* START DATA FOR THIS EXERCISE *

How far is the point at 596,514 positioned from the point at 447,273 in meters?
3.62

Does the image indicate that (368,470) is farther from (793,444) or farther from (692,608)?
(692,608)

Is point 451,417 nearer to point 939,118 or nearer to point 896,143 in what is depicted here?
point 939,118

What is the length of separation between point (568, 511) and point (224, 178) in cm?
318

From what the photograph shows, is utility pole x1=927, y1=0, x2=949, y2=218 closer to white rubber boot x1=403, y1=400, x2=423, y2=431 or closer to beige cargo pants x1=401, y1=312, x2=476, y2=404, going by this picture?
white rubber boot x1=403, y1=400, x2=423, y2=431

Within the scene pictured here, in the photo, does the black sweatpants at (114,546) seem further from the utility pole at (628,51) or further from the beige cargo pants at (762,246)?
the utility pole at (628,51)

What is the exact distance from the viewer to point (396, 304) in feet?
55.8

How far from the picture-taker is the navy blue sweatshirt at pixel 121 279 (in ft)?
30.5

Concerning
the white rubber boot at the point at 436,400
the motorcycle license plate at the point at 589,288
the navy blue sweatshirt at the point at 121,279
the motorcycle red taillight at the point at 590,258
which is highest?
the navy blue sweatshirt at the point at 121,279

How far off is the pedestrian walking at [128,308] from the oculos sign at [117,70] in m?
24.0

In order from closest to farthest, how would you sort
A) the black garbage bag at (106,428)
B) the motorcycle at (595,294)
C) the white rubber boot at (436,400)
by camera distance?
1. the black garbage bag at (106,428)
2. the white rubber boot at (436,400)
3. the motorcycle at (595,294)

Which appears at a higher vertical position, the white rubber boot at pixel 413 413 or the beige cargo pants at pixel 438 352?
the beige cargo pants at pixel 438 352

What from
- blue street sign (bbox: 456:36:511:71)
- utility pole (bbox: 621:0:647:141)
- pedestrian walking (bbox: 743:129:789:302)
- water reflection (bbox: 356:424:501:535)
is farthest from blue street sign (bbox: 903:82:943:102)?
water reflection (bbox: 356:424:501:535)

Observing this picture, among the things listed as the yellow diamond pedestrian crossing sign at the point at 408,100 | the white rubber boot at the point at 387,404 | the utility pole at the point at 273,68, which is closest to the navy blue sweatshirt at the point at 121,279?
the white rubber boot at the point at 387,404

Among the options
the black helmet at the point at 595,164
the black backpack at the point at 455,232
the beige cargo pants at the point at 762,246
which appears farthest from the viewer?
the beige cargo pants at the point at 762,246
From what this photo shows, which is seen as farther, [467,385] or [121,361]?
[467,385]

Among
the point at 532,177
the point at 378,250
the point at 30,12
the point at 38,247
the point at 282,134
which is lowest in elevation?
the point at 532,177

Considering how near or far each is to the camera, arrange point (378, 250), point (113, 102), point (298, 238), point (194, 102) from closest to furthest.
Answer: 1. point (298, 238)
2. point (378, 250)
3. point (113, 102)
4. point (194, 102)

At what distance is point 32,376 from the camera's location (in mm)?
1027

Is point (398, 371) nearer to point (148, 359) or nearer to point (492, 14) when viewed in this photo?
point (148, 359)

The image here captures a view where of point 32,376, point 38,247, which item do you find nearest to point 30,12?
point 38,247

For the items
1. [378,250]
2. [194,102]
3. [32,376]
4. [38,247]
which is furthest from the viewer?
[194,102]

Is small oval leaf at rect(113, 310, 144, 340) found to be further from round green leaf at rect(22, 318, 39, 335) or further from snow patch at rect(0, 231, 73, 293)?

* END DATA FOR THIS EXERCISE *

• DIRECTIONS FOR THIS TASK:
Render every line of the data above as a numbered list, leaving out the blank lines.

• OUTPUT FOR THIS EXERCISE:
1. How far is the point at 596,514 positioned from the point at 447,273 in meters?
2. 3.62
3. Does the image indicate that (368,470) is farther from (793,444) or farther from (692,608)?
4. (692,608)
5. Is point 451,417 nearer to point 939,118 or nearer to point 896,143 in what is depicted here?
6. point 939,118
7. What is the length of separation between point (568, 511) and point (224, 178) in cm?
8. 318
9. From what the photograph shows, is utility pole x1=927, y1=0, x2=949, y2=218 closer to white rubber boot x1=403, y1=400, x2=423, y2=431 or closer to beige cargo pants x1=401, y1=312, x2=476, y2=404, going by this picture?
10. white rubber boot x1=403, y1=400, x2=423, y2=431
11. Within the scene pictured here, in the photo, does the black sweatpants at (114,546) seem further from the utility pole at (628,51) or further from the beige cargo pants at (762,246)?
12. the utility pole at (628,51)
13. What is the exact distance from the viewer to point (396, 304) in feet?
14. 55.8
15. How far from the picture-taker is the navy blue sweatshirt at pixel 121 279 (in ft)?
16. 30.5
17. Concerning
18. the white rubber boot at the point at 436,400
19. the motorcycle license plate at the point at 589,288
20. the navy blue sweatshirt at the point at 121,279
21. the motorcycle red taillight at the point at 590,258
22. which is highest?
23. the navy blue sweatshirt at the point at 121,279
24. How far off is the pedestrian walking at [128,308] from the oculos sign at [117,70] in m?
25. 24.0
26. In order from closest to farthest, how would you sort
27. A) the black garbage bag at (106,428)
28. B) the motorcycle at (595,294)
29. C) the white rubber boot at (436,400)
30. by camera distance?
31. 1. the black garbage bag at (106,428)
32. 2. the white rubber boot at (436,400)
33. 3. the motorcycle at (595,294)
34. Which appears at a higher vertical position, the white rubber boot at pixel 413 413 or the beige cargo pants at pixel 438 352?
35. the beige cargo pants at pixel 438 352
36. What from
37. - blue street sign (bbox: 456:36:511:71)
38. - utility pole (bbox: 621:0:647:141)
39. - pedestrian walking (bbox: 743:129:789:302)
40. - water reflection (bbox: 356:424:501:535)
41. is farthest from blue street sign (bbox: 903:82:943:102)?
42. water reflection (bbox: 356:424:501:535)
43. Observing this picture, among the things listed as the yellow diamond pedestrian crossing sign at the point at 408,100 | the white rubber boot at the point at 387,404 | the utility pole at the point at 273,68, which is closest to the navy blue sweatshirt at the point at 121,279?
44. the white rubber boot at the point at 387,404
45. Among the options
46. the black helmet at the point at 595,164
47. the black backpack at the point at 455,232
48. the beige cargo pants at the point at 762,246
49. which appears farthest from the viewer?
50. the beige cargo pants at the point at 762,246
51. From what this photo shows, which is seen as farther, [467,385] or [121,361]?
52. [467,385]
53. Among
54. the point at 532,177
55. the point at 378,250
56. the point at 30,12
57. the point at 38,247
58. the point at 282,134
59. which is lowest in elevation?
60. the point at 532,177
61. Considering how near or far each is to the camera, arrange point (378, 250), point (113, 102), point (298, 238), point (194, 102) from closest to furthest.
62. Answer: 1. point (298, 238)
63. 2. point (378, 250)
64. 3. point (113, 102)
65. 4. point (194, 102)
66. At what distance is point 32,376 from the camera's location (in mm)?
67. 1027
68. Is point (398, 371) nearer to point (148, 359) or nearer to point (492, 14) when viewed in this photo?
69. point (148, 359)
70. The image here captures a view where of point 32,376, point 38,247, which item do you find nearest to point 30,12?
71. point 38,247
72. For the items
73. 1. [378,250]
74. 2. [194,102]
75. 3. [32,376]
76. 4. [38,247]
77. which is furthest from the viewer?
78. [194,102]
79. Is small oval leaf at rect(113, 310, 144, 340) found to be further from round green leaf at rect(22, 318, 39, 335) or further from snow patch at rect(0, 231, 73, 293)?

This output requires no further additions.